(Spatial data with pictures)
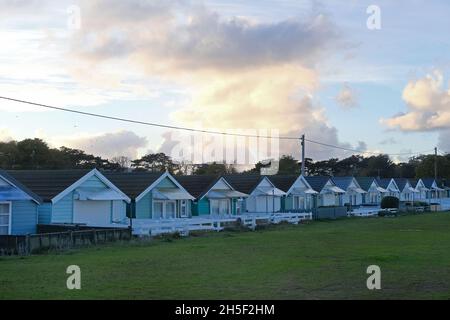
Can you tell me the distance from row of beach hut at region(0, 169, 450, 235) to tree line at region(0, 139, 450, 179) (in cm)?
835

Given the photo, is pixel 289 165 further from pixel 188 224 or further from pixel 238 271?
pixel 238 271

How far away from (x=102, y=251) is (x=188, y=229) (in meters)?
10.4

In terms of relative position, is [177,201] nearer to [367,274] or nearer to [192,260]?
[192,260]

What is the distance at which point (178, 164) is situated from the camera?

Directions for this task:
Format the lines above as a Markdown table with the columns "Row" and "Line," numbering each row and skipping blank lines. Leave the pictures out.

Reply to the exercise:
| Row | Line |
|---|---|
| 1 | Can you tell me the distance from row of beach hut at region(0, 169, 450, 235) to tree line at region(0, 139, 450, 179) (in cm)? |
| 2 | 835 |
| 3 | Given the photo, is pixel 289 165 further from pixel 188 224 or further from pixel 238 271? |
| 4 | pixel 238 271 |
| 5 | How far away from (x=102, y=251) is (x=188, y=229) (in meters)? |
| 6 | 10.4 |
| 7 | In terms of relative position, is [177,201] nearer to [367,274] or nearer to [192,260]? |
| 8 | [192,260] |
| 9 | What is the distance at which point (178, 164) is situated from the camera? |